The rise of the bean counters

REVIEW: Veteran consultant Andrew Wileman reviews Richard Brooks' book Bean Counters: The Triumph of the Accountants and How They Broke Capitalism.

by Andrew Wileman
Last Updated: 07 Aug 2018

Yet another book on the modern-day corruptions of capitalism that might have you putting a tick against Jeremy Corbyn the next time you’re in the ballot box. Those bastards!

Richard Brooks has a great track record as an investigative journalist, writing for Private Eye and The Guardian. He has specialised in digging into financial scams and tax evasion, and knows his subject well.

In Bean Counters, Brooks has has written an engaging history and analysis of how the accounting profession has been captured by the clients – the chairmen, CEOs and CFOs of large public companies – it is supposed to be holding to account.

This was not the case in the past. In the 19th century, as the profession emerged, outside accountants were hired by investors, to check that managers and scheme promoters weren’t lying through their teeth, or to trace money gone missing. Audits were paid for by investors to serve investor interests.

But 150 years later, all large companies have to pay for regular audits. The managers have become the clients. The accounting firms earn more from consulting services to those same audit clients. Senior accounting partners depend, for their million pound profit shares and the esteem of their colleagues, on keeping their CEO and CFO clients very happy.

No surprises where that fundamental conflict of interest might lead: Enron, the world’s banks through the crash, FIFA – Brooks tells all these incriminating case studies, and many more, with relish and sharp detail.

My inner accounting nerd liked the story of how in 2007 Goldman and AIG put different values on the same credit default swap contracts. Goldman assumed AIG would have to pay up, at least a billion dollars, and put that value on their balance sheet. AIG assumed they wouldn’t, and put nothing on their balance sheet. Who were the auditors who signed off? PwC in both cases.

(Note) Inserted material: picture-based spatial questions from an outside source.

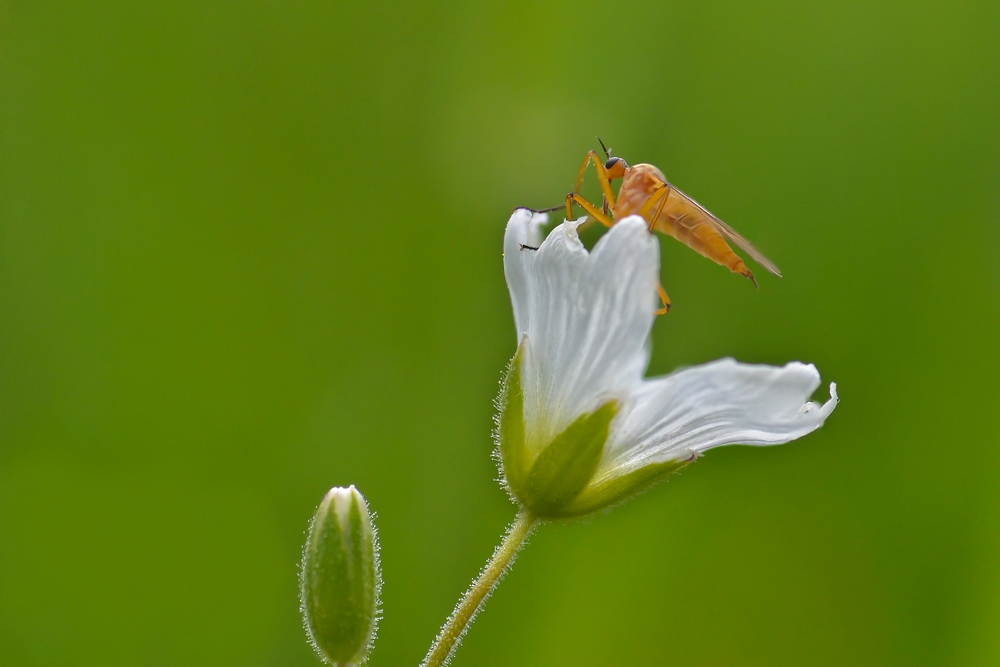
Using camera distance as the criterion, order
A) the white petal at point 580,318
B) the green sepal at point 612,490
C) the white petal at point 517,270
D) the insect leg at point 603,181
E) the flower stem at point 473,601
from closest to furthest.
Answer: the flower stem at point 473,601 → the white petal at point 580,318 → the green sepal at point 612,490 → the white petal at point 517,270 → the insect leg at point 603,181

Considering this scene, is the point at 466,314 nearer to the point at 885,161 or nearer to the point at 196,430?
the point at 196,430

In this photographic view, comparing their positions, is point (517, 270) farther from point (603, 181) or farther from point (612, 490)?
point (603, 181)

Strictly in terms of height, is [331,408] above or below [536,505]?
below

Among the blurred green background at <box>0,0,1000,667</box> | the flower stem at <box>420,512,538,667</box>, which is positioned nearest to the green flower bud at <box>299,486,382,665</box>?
the flower stem at <box>420,512,538,667</box>

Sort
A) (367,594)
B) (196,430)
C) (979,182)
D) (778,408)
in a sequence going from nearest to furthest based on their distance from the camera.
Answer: (367,594), (778,408), (196,430), (979,182)

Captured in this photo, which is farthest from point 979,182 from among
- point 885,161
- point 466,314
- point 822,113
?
point 466,314

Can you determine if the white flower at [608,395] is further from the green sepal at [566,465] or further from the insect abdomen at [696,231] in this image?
the insect abdomen at [696,231]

How should we judge the accounting partners who have presided over such professional failure? Individually, we might find them to be urbane, intelligent, thoughtful, and seriously concerned about competence, standards and integrity. Brooks interviews some of them and reflects that response in his write-up. But the truth of institutional failure is that integrity only matters in the rare cases when it is needed – when difficult messages have to be given to highly profitable clients – and against that most crucial test it has proved to be badly lacking.

On the corporate accounting front, I think Brooks missed a trick by not providing a Beginners Guide to Accounting Scams. (Terry Smith did this 25 years ago with his classic Accounting For Growth, following the Polly Peck and B&C failures – he got fired by UBS for his trouble, but went on to become one of our most successful fund managers.)

Many scams arise from discrepancies between cash and accounting profit – like recognising future revenue and profit today, or capitalising current costs and depreciating them. Or they might arise from ignoring long-tail liabilities, like predictable future loan losses or insurance payouts. An analysis of the most infamous accounting scandals against such a framework would have been useful.

Moving on from big corporate audits, Brooks follows his accountants down other profit pathways, into consulting, tax, and government work. Of course the story doesn’t get any better. The bean counters were enlisted to provide dodgy justifications for terrible PFI deals that we taxpayers will be paying off for decades. And they have supported massive global tax avoidance by companies and individuals.

On the last point, I think it is a bit unfair to blame the accountants as the root cause of tax avoidance schemes. (I trust Management Today’s lawyers are noting my careful use of the term ‘avoidance’ rather than ‘evasion’.) It is companies and individuals who drive the search for ways to minimise tax. It is governments that allow it to occur, within the EU not just in unpopulated sandy lagoons – thinking for example of Luxembourg, Ireland, and indeed the UK. The bean counters are mainly serving a legal client need – they may be hypocrites when they set up ‘Ethical Taxation Working Parties’, but they are not the prime mover, except when they actively help clients move on to ‘evasion’.

Brooks concludes with a very short chapter on What Is To Be Done. His list of remedies is a good starting point, but I could have done with this being longer and more robust, as he knows his subject so well and has thought deeply about it. For example, he proposes public (i.e. government-funded and run by regulatory bodies) auditing of major institutions, particularly big banks. This is a useful idea – but how would it be done with a global giant like HSBC? Could a mandatory levy on large pension fund shareholders, to fund an independent audit, be another option?

In conclusion, a good book on an under-covered and important topic, though I do wish the publishers had not as ever insisted on an irritating, over-egged sous-title: The Triumph of the Accountants and How They Broke Capitalism. No they didn’t. No it isn’t. And no, even though the book makes you shout ‘the bastards!’ every few pages, for those of us who can remember the 70s, state-run economies are even worse.

Andrew Wileman is a former partner with OC&C Strategy Consultants, and former partner with Coopers & Lybrand as was in the early 1990s when for a short period they combined with OC&C.